◆ **Exercise directions**: With the images removed, transcribe the listing that follows exactly.

◆ **Extracted records**:

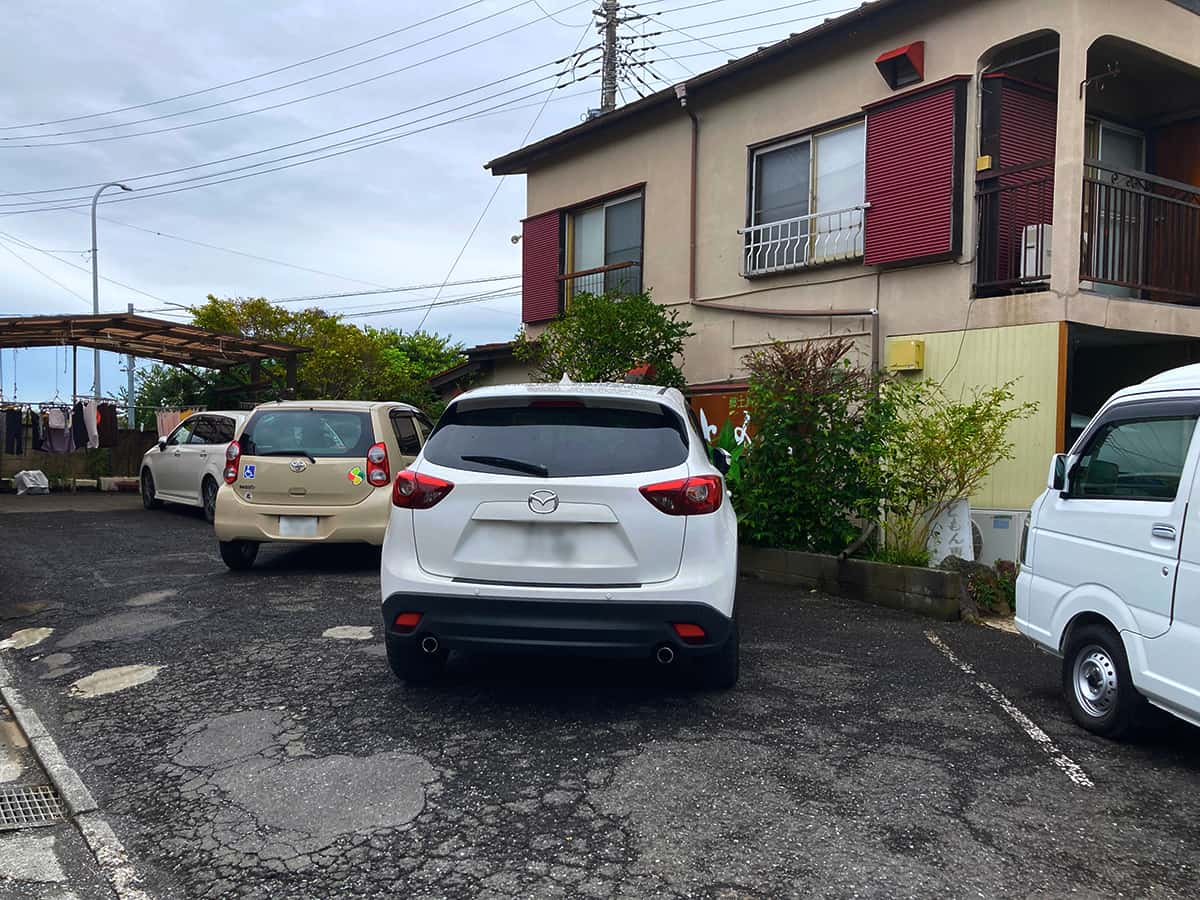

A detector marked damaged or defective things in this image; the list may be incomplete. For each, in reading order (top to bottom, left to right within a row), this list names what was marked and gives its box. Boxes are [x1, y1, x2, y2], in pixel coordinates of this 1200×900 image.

cracked asphalt [2, 496, 1200, 897]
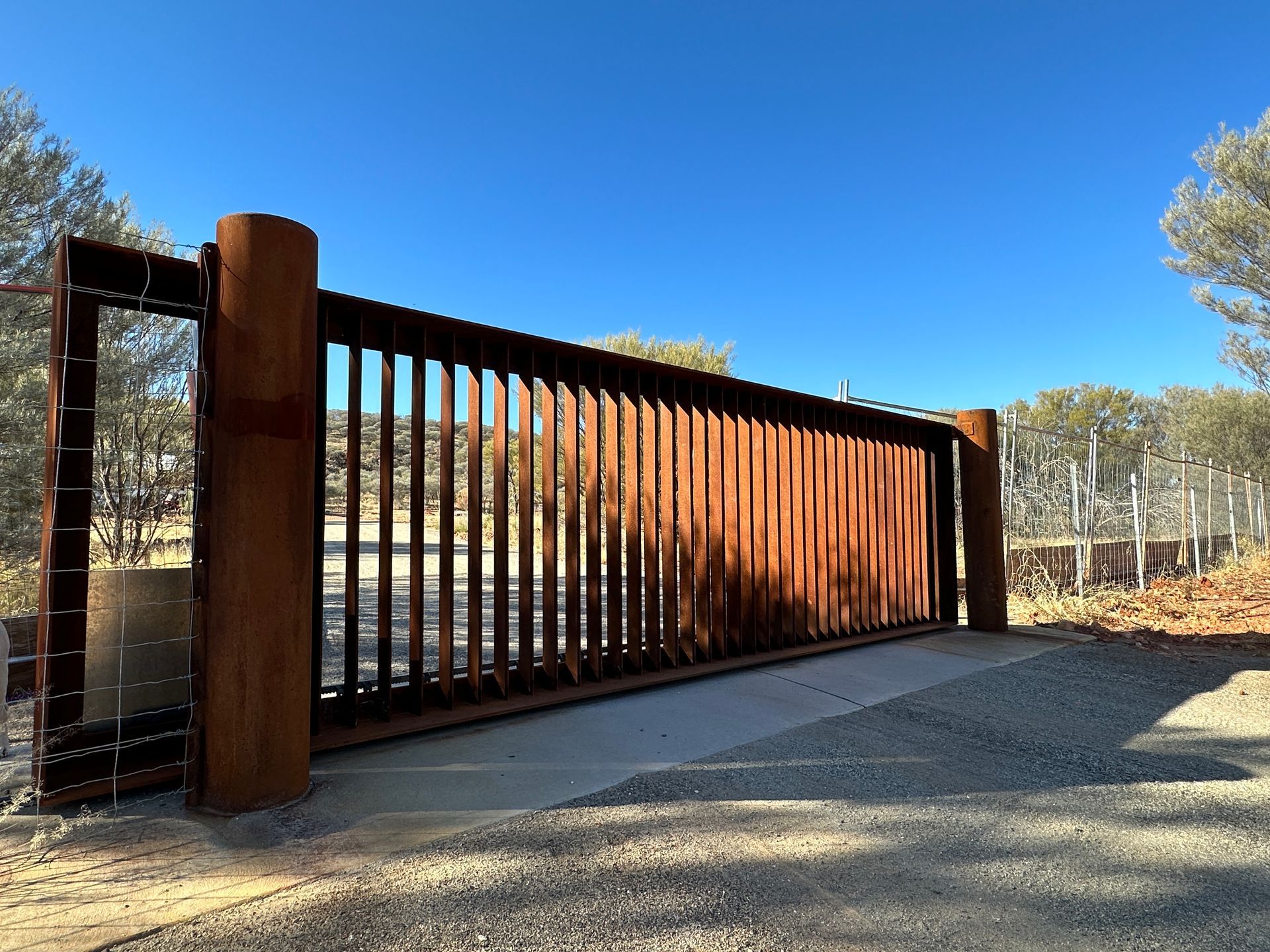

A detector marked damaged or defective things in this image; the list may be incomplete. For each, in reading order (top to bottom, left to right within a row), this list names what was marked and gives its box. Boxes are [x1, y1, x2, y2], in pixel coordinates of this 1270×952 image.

cylindrical rusted steel post [199, 214, 319, 812]
rusted steel column [199, 214, 319, 812]
rusty metal gate [312, 293, 954, 751]
cylindrical rusted steel post [954, 411, 1005, 635]
rusted steel column [954, 411, 1005, 635]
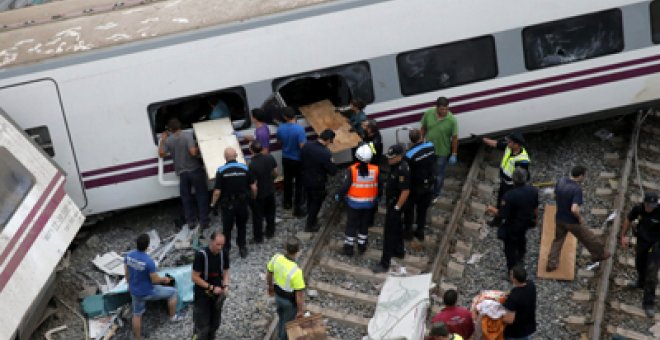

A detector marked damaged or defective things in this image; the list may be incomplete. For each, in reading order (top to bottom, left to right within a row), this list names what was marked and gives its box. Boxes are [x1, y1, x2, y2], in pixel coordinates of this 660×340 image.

broken window [24, 125, 54, 157]
broken window [150, 87, 250, 141]
broken window [274, 61, 376, 108]
broken window [394, 35, 498, 96]
broken window [524, 8, 620, 69]
broken window [0, 148, 34, 230]
damaged train door [0, 107, 85, 340]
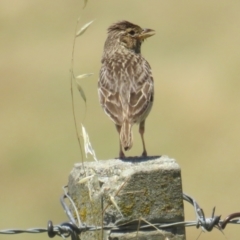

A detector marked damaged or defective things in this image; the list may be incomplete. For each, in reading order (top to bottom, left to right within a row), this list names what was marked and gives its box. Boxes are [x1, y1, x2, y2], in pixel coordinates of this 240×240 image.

rusty wire barb [0, 188, 240, 239]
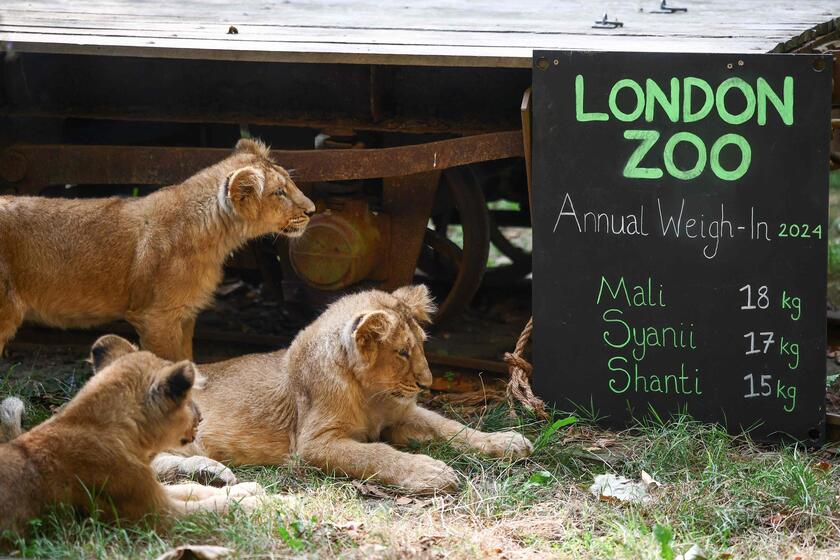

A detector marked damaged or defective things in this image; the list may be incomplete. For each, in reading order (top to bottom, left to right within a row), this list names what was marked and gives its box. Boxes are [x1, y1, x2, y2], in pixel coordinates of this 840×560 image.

rusty metal wheel [416, 165, 488, 324]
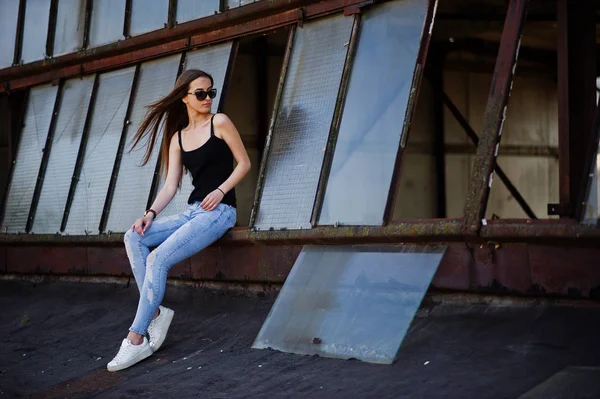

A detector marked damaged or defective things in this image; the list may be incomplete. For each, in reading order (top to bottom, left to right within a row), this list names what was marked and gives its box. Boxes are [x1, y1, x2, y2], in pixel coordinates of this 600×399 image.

◆ **Solution below**:
A detector marked damaged or defective things in this image; the list may be incomplete. For each, in reading order (top to bottom, left to right within a row), this list names what was marked and gives its box. Boxes are [x1, y1, x2, y2], in pixel coordinates of this 1200×900 image.

cracked asphalt [2, 496, 1200, 897]

A detector marked damaged or defective things in this image; the list may be incomplete. For each, in reading order (top to bottom, left to right within a row), this list names what was marked and gives its box. Boxes are [x1, y1, x2, y2], in pixel coordinates of this 1270×952 image.

cylindrical rusted steel post [199, 214, 319, 812]
rusted steel column [199, 214, 319, 812]
rusty metal gate [312, 293, 954, 751]
cylindrical rusted steel post [954, 411, 1005, 635]
rusted steel column [954, 411, 1005, 635]

A detector marked damaged or defective things in this image; the list may be incomplete. For each, in reading order (top to bottom, left to right within a row), this list names what was marked and gives its box. Boxes are [x1, y1, x2, y2], in pixel coordinates of this 660×340 image.

broken window [24, 125, 54, 157]
broken window [150, 87, 250, 141]
broken window [274, 61, 376, 108]
broken window [394, 35, 498, 96]
broken window [524, 8, 620, 69]
broken window [0, 148, 34, 230]
damaged train door [0, 107, 85, 340]

A detector marked damaged or defective things in this image; the list may be incomplete. For each, in reading order (top to bottom, left to right within a row), this list names what was marked and gives its box. Boxes are [x1, y1, x2, y2], in pixel coordinates of this 240×240 image.

rusty wire barb [0, 188, 240, 239]

A detector marked damaged or defective things in this image; the list may be incomplete. For each, in reading order (top to bottom, left to right within a row), this list names what was marked and gives its box. Boxes are [x1, y1, x2, y2], in pixel coordinates of this 840×560 image.

rusty metal wheel [416, 165, 488, 324]

A detector marked damaged or defective things in this image; the list may be incomplete. For each, in reading order (top to bottom, left to right within a row), this list names what was marked and gives its box. Boxes are [x1, y1, x2, y2], in pixel coordinates of this 600×399 image.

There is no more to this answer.